The simple fact is that we have been shaping the course of our planet's ecology for many millenia. Things haven't really changed in that regard since the dawn of civilization. The only difference is that now, we're more aware of our influence as we exert it, and we now have the means to willfully choose how we shape the world.

G. Verloren said...

Now, all that said, if you're looking for practical proposals, I have a few basic notions.

First, preserve at the very least the DNA of every species we can, for scientific purposes like finding new medicines or devising ways to balance future ecological problems via extant biological systems. It's simply in our best interest to do so.

Second, do everything that is just as much for our own good as much as it is for the environment's. All the standard environmental wisdom applies here - pollute less, create less waste, stop overfishing, stop bulldozing millions of acres of endangered species and ecosystems for unworthy causes, et cetera. Such behaviors are self desctructive, so even if we only care about ourselves, these all need to stop anyway.

Third, promote a culture of appreciation of non-human life. Trying to return the world to some nebulous prior state as imagined in a mythic past is foolish, but that doesn't mean we can't still appreciate and respect the world around us, even when it's unnatural. If a local species is valued by the population for its beauty or cultural impact, that should be appreciated and supported - even if the species is actually invasive. It's no different than a region being proud for their signature cuisine, or for their local architecture. The wildlife we choose to foster and promote is just as much a part of our culture as any human artifact is.
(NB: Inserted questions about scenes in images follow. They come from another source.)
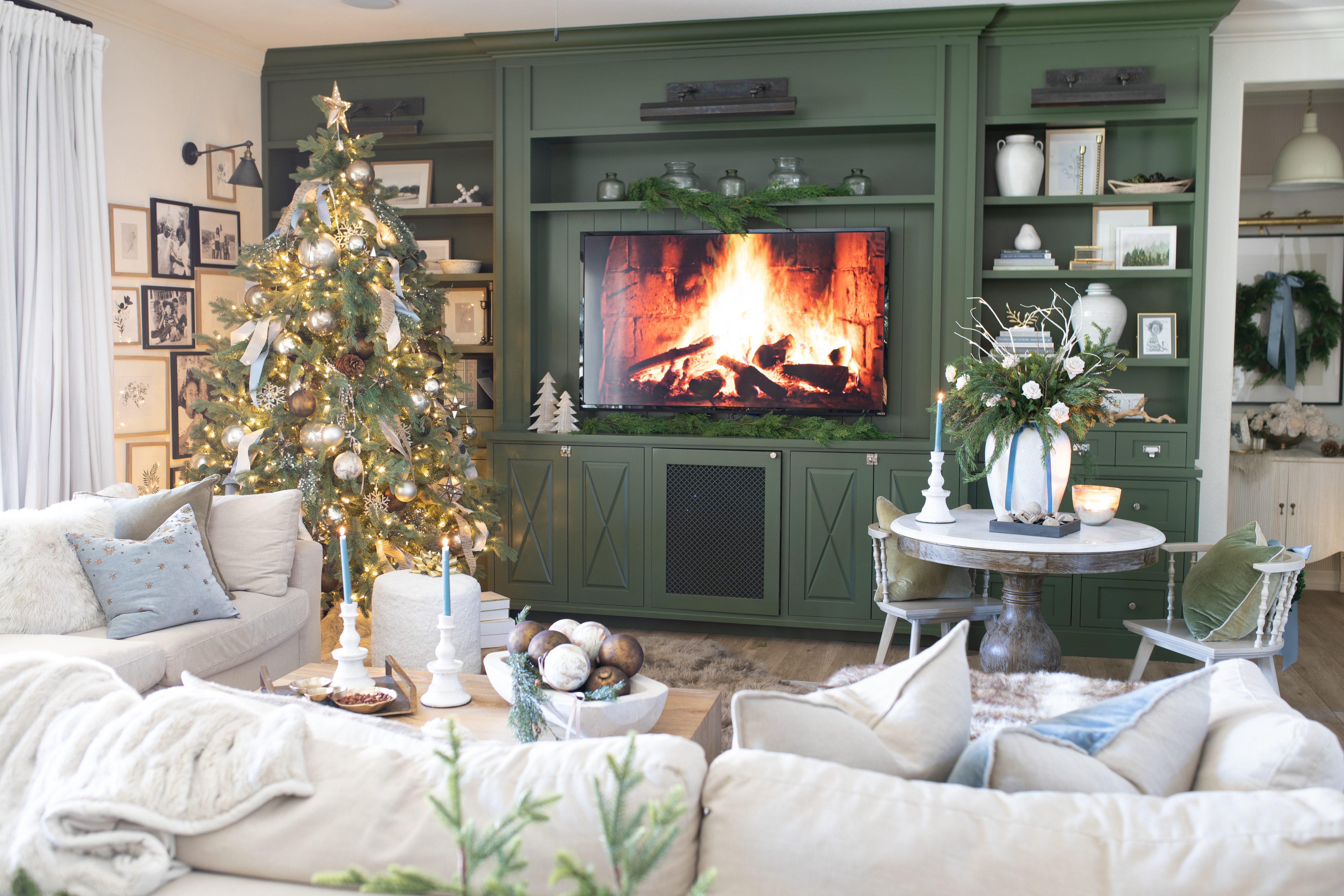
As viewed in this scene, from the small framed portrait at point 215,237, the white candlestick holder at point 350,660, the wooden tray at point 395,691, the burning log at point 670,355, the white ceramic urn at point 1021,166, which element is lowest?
the wooden tray at point 395,691

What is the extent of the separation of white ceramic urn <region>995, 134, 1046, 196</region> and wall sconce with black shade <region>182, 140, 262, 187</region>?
3303 mm

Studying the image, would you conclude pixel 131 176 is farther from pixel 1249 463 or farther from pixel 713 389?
pixel 1249 463

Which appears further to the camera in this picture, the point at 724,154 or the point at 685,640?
the point at 724,154

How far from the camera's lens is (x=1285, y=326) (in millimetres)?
5652

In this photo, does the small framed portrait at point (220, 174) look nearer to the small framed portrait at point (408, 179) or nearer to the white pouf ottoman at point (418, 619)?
the small framed portrait at point (408, 179)

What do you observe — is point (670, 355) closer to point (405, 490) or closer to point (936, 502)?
point (405, 490)

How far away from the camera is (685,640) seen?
4.47 m

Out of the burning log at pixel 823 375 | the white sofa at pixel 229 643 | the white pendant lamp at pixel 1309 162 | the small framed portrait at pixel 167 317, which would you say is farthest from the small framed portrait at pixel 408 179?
the white pendant lamp at pixel 1309 162

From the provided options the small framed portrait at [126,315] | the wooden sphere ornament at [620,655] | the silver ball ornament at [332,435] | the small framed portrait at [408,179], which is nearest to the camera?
the wooden sphere ornament at [620,655]

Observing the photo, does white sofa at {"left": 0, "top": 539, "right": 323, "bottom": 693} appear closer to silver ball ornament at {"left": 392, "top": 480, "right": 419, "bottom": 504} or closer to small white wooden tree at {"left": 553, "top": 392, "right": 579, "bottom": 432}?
silver ball ornament at {"left": 392, "top": 480, "right": 419, "bottom": 504}

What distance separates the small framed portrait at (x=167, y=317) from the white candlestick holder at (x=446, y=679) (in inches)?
101

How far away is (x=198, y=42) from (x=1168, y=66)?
4.33 m

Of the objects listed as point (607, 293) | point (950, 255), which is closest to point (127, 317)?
point (607, 293)

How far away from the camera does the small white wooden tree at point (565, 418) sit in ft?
15.6
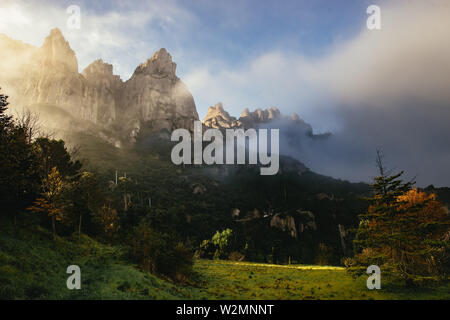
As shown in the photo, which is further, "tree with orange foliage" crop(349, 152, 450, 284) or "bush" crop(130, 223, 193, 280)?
"bush" crop(130, 223, 193, 280)

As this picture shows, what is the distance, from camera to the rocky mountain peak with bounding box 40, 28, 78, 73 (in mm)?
180250

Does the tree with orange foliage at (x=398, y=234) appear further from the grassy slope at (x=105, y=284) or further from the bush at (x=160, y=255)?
the bush at (x=160, y=255)

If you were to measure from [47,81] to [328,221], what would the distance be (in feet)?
680

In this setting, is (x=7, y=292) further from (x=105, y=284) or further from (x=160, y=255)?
(x=160, y=255)

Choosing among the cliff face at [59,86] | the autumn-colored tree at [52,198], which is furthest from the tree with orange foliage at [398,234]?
the cliff face at [59,86]

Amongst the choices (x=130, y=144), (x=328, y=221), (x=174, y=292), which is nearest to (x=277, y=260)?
(x=328, y=221)

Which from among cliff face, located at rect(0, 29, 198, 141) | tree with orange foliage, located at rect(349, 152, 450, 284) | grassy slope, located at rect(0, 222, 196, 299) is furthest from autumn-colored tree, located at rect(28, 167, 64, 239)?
cliff face, located at rect(0, 29, 198, 141)

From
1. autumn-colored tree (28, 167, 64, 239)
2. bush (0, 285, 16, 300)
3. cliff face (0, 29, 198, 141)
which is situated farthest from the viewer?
cliff face (0, 29, 198, 141)

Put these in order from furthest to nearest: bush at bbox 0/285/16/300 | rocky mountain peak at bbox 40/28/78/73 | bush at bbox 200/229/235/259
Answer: rocky mountain peak at bbox 40/28/78/73, bush at bbox 200/229/235/259, bush at bbox 0/285/16/300

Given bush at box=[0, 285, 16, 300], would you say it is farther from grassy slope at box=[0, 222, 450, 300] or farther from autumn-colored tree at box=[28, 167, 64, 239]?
autumn-colored tree at box=[28, 167, 64, 239]

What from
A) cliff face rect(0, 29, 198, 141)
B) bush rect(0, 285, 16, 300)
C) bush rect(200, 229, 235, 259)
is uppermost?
cliff face rect(0, 29, 198, 141)

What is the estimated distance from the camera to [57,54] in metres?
185
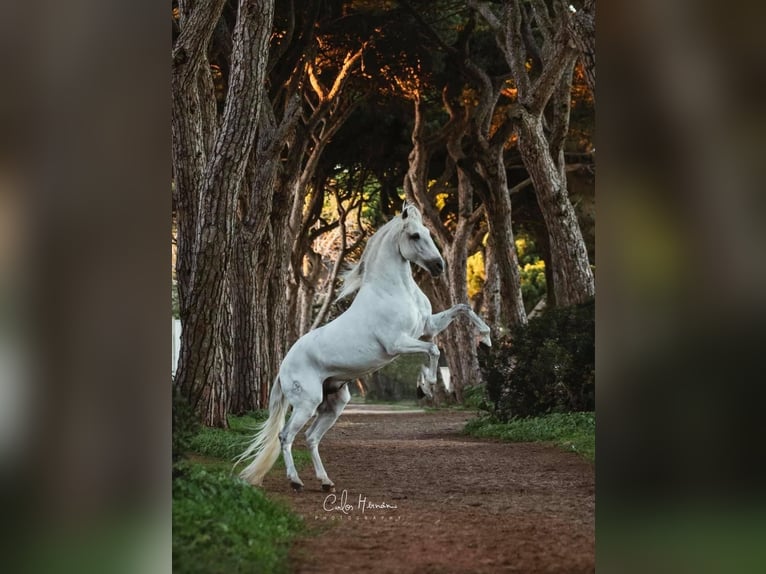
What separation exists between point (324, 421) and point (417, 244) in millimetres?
1328

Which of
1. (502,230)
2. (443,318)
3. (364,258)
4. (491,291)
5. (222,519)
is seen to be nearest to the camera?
(222,519)

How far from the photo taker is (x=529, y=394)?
6.51 meters

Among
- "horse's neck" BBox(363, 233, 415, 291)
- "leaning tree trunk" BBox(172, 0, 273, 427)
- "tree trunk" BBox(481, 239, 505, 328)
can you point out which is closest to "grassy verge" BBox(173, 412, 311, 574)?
"leaning tree trunk" BBox(172, 0, 273, 427)

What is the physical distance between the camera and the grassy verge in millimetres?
5227

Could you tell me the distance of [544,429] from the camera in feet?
20.7

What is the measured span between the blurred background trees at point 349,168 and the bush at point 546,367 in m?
0.16

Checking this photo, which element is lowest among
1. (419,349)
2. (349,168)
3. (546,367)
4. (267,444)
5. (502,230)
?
(267,444)

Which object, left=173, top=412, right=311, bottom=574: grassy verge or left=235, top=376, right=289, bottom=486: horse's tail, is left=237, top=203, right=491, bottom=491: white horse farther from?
left=173, top=412, right=311, bottom=574: grassy verge

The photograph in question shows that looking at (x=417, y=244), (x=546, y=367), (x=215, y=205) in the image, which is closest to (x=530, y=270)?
(x=546, y=367)

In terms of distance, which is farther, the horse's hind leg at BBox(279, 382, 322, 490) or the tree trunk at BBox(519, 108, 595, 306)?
the tree trunk at BBox(519, 108, 595, 306)

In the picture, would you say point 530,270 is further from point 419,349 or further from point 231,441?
point 231,441

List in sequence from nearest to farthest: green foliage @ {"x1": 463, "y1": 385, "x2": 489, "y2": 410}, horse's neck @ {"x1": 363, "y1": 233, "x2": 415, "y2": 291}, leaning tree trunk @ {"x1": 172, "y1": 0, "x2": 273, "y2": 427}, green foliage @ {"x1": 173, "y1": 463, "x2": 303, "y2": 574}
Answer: green foliage @ {"x1": 173, "y1": 463, "x2": 303, "y2": 574} < leaning tree trunk @ {"x1": 172, "y1": 0, "x2": 273, "y2": 427} < horse's neck @ {"x1": 363, "y1": 233, "x2": 415, "y2": 291} < green foliage @ {"x1": 463, "y1": 385, "x2": 489, "y2": 410}
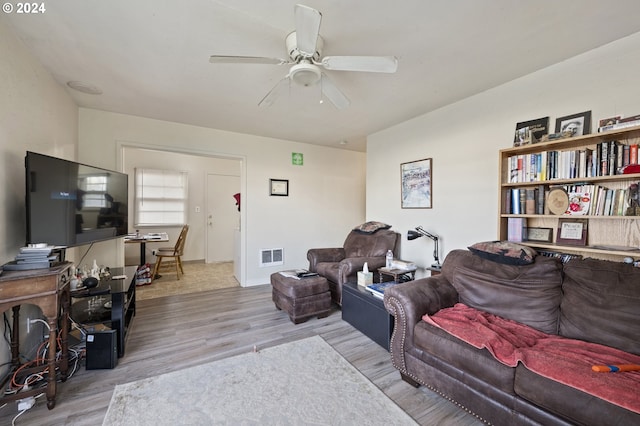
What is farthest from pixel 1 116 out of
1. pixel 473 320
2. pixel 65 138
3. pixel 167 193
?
pixel 167 193

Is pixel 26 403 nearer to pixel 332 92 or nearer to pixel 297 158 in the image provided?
pixel 332 92

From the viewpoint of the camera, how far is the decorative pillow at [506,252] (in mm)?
1955

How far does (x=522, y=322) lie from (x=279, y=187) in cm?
363

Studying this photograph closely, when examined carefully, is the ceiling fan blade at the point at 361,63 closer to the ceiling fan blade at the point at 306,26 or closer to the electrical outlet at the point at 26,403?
the ceiling fan blade at the point at 306,26

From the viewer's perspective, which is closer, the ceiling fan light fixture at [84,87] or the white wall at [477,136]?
the white wall at [477,136]

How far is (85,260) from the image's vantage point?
3.15m

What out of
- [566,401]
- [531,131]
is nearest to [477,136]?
[531,131]

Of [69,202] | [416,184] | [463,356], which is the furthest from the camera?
[416,184]

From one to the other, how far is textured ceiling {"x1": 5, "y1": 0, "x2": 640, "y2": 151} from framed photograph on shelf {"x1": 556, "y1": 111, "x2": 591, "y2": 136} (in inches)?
19.4

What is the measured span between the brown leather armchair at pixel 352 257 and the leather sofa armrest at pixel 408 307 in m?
1.06

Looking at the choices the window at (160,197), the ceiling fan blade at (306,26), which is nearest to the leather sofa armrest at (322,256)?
the ceiling fan blade at (306,26)

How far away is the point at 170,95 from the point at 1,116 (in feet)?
4.37

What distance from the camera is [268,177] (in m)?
4.36

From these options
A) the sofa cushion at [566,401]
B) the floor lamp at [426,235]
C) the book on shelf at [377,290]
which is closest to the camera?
the sofa cushion at [566,401]
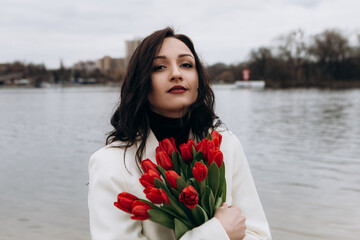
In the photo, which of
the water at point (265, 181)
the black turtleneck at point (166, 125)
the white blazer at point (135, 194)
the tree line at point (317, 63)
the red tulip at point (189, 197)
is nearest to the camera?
the red tulip at point (189, 197)

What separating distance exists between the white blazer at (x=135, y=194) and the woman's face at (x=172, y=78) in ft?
0.54

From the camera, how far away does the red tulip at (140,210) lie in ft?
4.99

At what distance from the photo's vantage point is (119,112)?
199 centimetres

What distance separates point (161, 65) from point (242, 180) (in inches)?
24.3

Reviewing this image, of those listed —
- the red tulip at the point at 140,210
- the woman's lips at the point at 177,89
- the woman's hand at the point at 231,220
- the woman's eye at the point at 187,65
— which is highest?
the woman's eye at the point at 187,65

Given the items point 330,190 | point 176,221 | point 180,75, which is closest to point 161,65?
point 180,75

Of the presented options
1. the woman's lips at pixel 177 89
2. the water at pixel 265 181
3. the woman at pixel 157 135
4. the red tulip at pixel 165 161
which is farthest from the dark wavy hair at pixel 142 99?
the water at pixel 265 181

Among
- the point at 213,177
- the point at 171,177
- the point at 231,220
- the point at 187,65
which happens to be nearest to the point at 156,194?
the point at 171,177

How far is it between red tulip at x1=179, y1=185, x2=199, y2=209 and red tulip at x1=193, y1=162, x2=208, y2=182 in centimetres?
5

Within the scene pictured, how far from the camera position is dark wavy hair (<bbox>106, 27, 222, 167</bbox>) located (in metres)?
1.88

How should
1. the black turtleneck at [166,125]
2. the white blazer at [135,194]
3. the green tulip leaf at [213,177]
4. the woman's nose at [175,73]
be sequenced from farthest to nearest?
the black turtleneck at [166,125] → the woman's nose at [175,73] → the white blazer at [135,194] → the green tulip leaf at [213,177]

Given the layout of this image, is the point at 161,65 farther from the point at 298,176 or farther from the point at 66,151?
the point at 66,151

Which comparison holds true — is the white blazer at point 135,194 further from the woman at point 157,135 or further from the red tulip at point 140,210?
the red tulip at point 140,210

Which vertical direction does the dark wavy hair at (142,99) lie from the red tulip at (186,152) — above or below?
above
People have always drawn inspiration from, and taken pride in, the animals around them. They adorn our flags, they decorate our holy places, they represent qualities and attributes which we find desireable and worth striving to embody, and we use them as a way of reflecting upon who we are, as well as who we wish to be. Our environment shapes us just as much as we shape it, and we should value the creatures and landscapes that surround us for the incredible impact they can have on our lives - from the exotic and flashy, all the way down to the humble and mundane.